[Box Backup] Thoughts on reliability (Was: "Box Backup - corrupted store")
Ben Summers
boxbackup@fluffy.co.uk
Mon, 13 Jun 2005 10:50:56 +0100
On 11 Jun 2005, at 10:59, Gary wrote:
> Ben,
>
>
>> I suspect that in this case of corruption, a block got corrupted
>> somehow after it was committed.
>>
>
>
>> Berkeley DB is only used on the client to track non-essential data.
>>
>
> My bad, I have not looked at the server sources that deep, yet. At any
> rate, how does the server side guarantee consistency in case of an
> interrupted upload or interrupted server-side file write (especially
> for large files)?
I use three techniques, which I believe are all standard good
practice for software engineers.
1) Write to temp files, then move into place to commit. Everything
does this, as part of the lib/raidfile code. Since moving a file over
another should "always" work, this means that either all of a change
will happen, or nothing.
2) Careful ordering of operations, exception handlers and destructors
which clean up by default. If there's another failure while
processing a request, exception handlers and object destructors will
clear it up. By ordering the code carefully, everything can be undone
until the last minute. In addition, if my assumption that the "moves
into place" for turning the temp files into live files turns out to
be incorrect, the exception handlers will recover.

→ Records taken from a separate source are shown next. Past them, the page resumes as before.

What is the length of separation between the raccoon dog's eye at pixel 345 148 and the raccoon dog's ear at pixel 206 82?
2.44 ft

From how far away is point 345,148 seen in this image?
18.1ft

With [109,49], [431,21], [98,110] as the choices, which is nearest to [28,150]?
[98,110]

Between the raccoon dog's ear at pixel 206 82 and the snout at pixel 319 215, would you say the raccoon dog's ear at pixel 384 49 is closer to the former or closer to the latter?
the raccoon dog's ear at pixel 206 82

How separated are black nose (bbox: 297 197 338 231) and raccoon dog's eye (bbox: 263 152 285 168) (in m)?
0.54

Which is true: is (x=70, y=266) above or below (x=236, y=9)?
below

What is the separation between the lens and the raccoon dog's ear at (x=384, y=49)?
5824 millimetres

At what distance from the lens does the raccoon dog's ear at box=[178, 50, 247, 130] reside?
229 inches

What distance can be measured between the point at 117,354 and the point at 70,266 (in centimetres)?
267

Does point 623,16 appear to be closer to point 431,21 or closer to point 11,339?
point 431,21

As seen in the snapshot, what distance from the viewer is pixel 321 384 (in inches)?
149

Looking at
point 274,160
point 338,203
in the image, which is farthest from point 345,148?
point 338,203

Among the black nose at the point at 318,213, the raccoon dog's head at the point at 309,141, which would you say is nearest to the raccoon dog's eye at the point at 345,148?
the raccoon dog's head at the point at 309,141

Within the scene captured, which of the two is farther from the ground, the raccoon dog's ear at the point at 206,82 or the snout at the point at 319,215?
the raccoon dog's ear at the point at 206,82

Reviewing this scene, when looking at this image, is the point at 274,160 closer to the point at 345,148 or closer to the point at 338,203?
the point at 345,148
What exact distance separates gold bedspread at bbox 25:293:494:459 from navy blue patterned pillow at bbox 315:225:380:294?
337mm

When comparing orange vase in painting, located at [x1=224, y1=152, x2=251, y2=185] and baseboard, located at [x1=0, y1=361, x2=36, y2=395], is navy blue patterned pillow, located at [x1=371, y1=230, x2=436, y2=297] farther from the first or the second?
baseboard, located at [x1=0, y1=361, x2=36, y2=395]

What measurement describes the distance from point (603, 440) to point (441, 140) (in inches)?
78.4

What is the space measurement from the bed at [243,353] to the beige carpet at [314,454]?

3) Fault tolerance -- expect things to go wrong. If something could
have gone wrong in the past, the code will be tolerant of the mess it
leaves behind and correct it as it goes along. The best example is
the "store info file", which contains details of the space used and
last ID allocated. This should be written to disc after every
request, but it would be vastly inefficient so it's written lazily
every few requests. If the server child process terminates
unexpectedly, it will be out of date. So the code which allocates a
new ID assumes that it may be out of date, and the housekeeping
routine will correct out of date space information.
>
>
>> It compares MD5 checksums of each block with the index. Using a hash
>> is good enough for digital signatures, so I hope it's good enough for
>> this.
>>
>
>
>> I suppose a MD5 of the encrypted data could be kept as well, and the
>> server could verify that the file is still OK?
>>
>
> There seem to be two separate issues here: comparing server index
> content with client content (-q), and verifying that server index
> content is actually what is on a server hard drive. The first issue
> has
> already been solved by comparing current client content blocks with
> last known uploaded blocks on the server (index), right?
Yes.
> The second
> issue is currently not implemented, but, if I understand correctly, if
> a function is added to make sure that the server side index is
> actually
> what's currently on the server hard drive, then a complete end-to-end
> compare has been achieved.
>
> I guess we would need some kind of "association" of reported client
> blocks (index content) with factual server content.
You would have to trust the server to report correct results. Either
a checksum of the encrypted data could be added, but perhaps more
space efficiently a single checksum for the entire store file could
be added. There may be issues with calculating this when patches are
in use, so it's not as simple as it might seem.
>
> Did I get this right?
The principle I think is right, although the implementation may be
tricky. I would prefer a challenge-response system, where the client
challenges a server with some data, and it replies with some more
which could only be calculated if the server held a proper copy of
the file. This may not be practical, of course.
Ben